Fanatizado pela crença, ainda vulgaríssima, do reaparecimento do rei Dom Sebastião, começou João Antônio a pregar que estava próxima essa época, discorrendo largamente sobre o assunto; e com tais embustes conseguiu não só casar-se com uma interessante rapariga que sempre lhe fora negada pelos pais, como também angariar dinheiro em não pequenas quantias, gados e fazendas, com a onerosa cláusula de pagamento em dobro, quando se desencantasse o prodigioso reino; e fascinando a uns com as riquezas, a outros com a descoberta de um grande tesouro, e auxiliado nesse apostolado por parentes, conseguiu reunir imensa turba de adeptos, gente ignorante, fanática e ambiciosa, que acompanhava em suas peregrinações até Piancó, Cariri e o Riacho do Navio, marginando depois o alto São Francisco.

Renunciando João Antônio a seu apostolado, graças à intervenção de um missionário, o padre Francisco José Correia, confiou-o, contudo a um preposto de nome João Ferreira, mameluco como ele, porém, ainda mais astuto, supersticioso e perverso.

Esses fanáticos tinham como corte das suas reuniões o mencionado sitio da Pedra Bonita, chamado depois Pedra do Reino, cuja denominação se prende às tristíssimas ocorrências que ali se deram, e onde se erguem duas elevadas pirâmides de granito cor de ferro, quase unidas, porque é estreitíssima o espaço que as separa.

Esses dois penedos são quase de igual altitude, sendo, porém, o mais baixo de maior grossura; e o mais elevado de meia altura para cima, é coberto por uma espécie de chuvisco prateado — talvez infiltrações de malacacheta — e que pelo belo aspecto que apresenta, principalmente quando recebe de frente raios solares, brilhando como se fossem de prata polida, recebeu do vulgo a denominação de Pedra Bonita.

O estreito espaço que separa as duas pirâmides ou penedos, dá entrada por duas aberturas distintas a um espaçoso corredor muito claro e arejado.

Ao poente, de uma das pirâmides, nota-se pequena sala, meio subterrânea, a que os sebastianistas davam o nome de Santuário, porque era ai que o fanático João Ferreira fazia as suas práticas e nas quais afirmava sempre: — que ressuscitariam gloriosamente com el-rei Dom Sebastião todas as vítimas que lhe fossem oferecidas, — e onde se recolhiam as noivas depois do casamento celebrado por um sacerdote da seita, conhecido por frei Simão.

Exteriormente, nota-se uma espécie de terraço pênsil, que tinha o nome de trono ou púlpito, onde o rei João pregava ao ar livre; mais além vê-se uma pequena campa onde tinha lugar o sacrifício das vítimas, e por isso chamado de Pedra dos Sacrifícios, ou da matança.

A pouca distância das pirâmides, enfim, vê-se um penedo colossal, em cuja base se nota grande subterrâneo consideravelmente aumentado por profunda escavação que fizeram os sebastianistas, em cujo recinto, a que se impôs o nome de Casa Santa, e onde se podiam reunir umas duzentas pessoas, ministrava o chefe certa bebida aos seus adeptos, com o fim de os embriagar e atirá-los assim, inconscientes, aos cruentos sacrifícios que celebravam esses fanáticos, com o fim de operar-se o prodigioso desencantamento do reino!
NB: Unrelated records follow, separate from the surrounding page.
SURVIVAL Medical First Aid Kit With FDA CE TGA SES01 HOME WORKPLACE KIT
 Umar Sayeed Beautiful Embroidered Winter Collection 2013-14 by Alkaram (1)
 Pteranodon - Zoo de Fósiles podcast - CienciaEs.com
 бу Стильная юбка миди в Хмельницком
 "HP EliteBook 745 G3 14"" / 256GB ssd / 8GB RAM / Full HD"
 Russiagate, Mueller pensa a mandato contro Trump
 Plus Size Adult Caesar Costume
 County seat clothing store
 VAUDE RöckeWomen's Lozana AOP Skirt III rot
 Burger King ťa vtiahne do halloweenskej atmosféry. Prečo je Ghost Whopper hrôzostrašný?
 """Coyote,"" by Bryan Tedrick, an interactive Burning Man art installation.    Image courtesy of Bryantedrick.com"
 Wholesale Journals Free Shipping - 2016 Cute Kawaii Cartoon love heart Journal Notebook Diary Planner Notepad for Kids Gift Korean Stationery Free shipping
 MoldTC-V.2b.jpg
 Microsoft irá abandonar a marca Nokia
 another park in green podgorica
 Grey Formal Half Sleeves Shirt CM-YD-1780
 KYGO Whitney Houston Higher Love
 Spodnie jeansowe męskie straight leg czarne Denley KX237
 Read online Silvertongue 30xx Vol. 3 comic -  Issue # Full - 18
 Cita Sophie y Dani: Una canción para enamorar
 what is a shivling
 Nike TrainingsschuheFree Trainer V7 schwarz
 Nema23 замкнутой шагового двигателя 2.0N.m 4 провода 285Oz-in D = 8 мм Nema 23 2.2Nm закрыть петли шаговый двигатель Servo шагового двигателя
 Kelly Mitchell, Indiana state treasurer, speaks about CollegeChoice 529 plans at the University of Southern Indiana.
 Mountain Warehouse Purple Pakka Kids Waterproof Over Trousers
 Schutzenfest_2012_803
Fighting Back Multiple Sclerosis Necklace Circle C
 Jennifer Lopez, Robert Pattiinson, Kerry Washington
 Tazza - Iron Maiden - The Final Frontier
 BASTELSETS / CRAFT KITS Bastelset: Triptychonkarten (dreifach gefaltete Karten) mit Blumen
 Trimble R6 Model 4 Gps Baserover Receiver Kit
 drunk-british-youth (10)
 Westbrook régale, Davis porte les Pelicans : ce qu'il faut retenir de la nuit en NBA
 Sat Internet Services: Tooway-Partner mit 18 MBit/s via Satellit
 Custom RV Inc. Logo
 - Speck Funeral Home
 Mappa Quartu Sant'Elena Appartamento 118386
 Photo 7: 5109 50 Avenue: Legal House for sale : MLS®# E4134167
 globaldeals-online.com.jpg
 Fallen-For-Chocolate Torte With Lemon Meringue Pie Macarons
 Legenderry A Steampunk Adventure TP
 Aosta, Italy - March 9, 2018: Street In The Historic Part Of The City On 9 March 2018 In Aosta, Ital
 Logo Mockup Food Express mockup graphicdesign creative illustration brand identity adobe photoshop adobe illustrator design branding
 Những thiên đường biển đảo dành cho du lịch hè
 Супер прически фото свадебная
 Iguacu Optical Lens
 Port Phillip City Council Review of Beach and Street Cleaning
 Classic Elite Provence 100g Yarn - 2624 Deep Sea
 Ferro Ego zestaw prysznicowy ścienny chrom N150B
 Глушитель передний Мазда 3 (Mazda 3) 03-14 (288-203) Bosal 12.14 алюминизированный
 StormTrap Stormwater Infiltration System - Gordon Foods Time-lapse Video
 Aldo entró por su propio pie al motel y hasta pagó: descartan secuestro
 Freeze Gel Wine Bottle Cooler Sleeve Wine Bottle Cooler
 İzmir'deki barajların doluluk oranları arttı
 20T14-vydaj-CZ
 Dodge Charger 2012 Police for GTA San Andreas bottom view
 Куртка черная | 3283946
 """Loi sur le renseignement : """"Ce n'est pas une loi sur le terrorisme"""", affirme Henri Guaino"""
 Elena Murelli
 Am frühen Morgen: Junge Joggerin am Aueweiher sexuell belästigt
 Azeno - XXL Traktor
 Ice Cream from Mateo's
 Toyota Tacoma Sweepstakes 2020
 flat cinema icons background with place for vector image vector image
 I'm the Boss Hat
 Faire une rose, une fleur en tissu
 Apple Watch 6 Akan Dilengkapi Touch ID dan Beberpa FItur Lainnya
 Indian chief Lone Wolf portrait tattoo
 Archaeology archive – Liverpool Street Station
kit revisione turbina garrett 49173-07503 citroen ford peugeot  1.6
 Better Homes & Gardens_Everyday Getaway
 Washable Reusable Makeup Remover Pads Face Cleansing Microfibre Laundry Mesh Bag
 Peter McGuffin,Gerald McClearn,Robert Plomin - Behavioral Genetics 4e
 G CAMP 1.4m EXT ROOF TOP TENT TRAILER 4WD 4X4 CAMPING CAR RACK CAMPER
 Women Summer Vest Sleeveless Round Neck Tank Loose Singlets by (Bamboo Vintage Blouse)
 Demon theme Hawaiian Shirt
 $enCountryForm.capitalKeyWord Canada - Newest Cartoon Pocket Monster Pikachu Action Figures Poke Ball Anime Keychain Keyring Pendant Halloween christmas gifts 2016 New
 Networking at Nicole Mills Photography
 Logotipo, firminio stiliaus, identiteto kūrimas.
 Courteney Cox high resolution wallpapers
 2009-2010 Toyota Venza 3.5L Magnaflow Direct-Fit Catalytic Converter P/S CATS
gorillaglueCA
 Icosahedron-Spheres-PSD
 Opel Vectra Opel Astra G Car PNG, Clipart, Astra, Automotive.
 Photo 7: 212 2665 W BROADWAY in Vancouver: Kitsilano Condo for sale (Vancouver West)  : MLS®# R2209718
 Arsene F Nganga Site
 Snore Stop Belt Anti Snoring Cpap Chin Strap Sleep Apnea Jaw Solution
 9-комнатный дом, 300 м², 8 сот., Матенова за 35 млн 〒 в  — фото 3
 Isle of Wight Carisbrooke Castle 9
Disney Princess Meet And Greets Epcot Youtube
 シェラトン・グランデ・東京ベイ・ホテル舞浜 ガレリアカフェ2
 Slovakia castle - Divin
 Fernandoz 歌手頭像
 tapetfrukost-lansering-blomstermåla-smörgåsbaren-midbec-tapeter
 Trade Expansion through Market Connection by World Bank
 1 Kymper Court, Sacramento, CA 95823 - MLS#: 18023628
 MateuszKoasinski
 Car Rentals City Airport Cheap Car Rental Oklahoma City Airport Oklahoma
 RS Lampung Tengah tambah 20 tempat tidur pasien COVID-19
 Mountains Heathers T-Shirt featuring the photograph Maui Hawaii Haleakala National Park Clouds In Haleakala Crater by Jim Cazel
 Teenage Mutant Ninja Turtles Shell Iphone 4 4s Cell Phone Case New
Esse néctar, chamado vinho encantado, era composto de jurema e manacá; tinha ao mesmo tempo as propriedades do álcool e do ópio, e era muito usado pelos índios em seus festins, bem como pelos curandeiros de feitiços e mordedura de cobras.

O rei tinha o tratamento de santidade, e todos lhe beijavam os pés.

Em suas pregações usava ele de uma coroa tecida de cipós de japecanga, ora falando e cantando, ora saltando muito alegre; e quando terminava as prédicas, prorrompia o povo em vivas a el-rei Dom Sebastião, cabriolando e batendo palmas.

A poligamia era permitida, e o próprio rei João Ferreira chegou a ter sete mulheres, que gozavam foros de rainhas; uma destas, porém, irmã do primeiro rei João Antônio, não podendo suportar sem queixas o escandaloso concubinato do pretenso esposo, caiu um dia vítima dos seus perversos instintos com o corpo crivado por setenta e tantas facadas!

O casamento, festivamente celebrado por Frei Simão, um ignorante impostor de nome Manoel Vieira, investido da dignidade de sumo sacerdote da seita, tinha cerimonial por demais precário.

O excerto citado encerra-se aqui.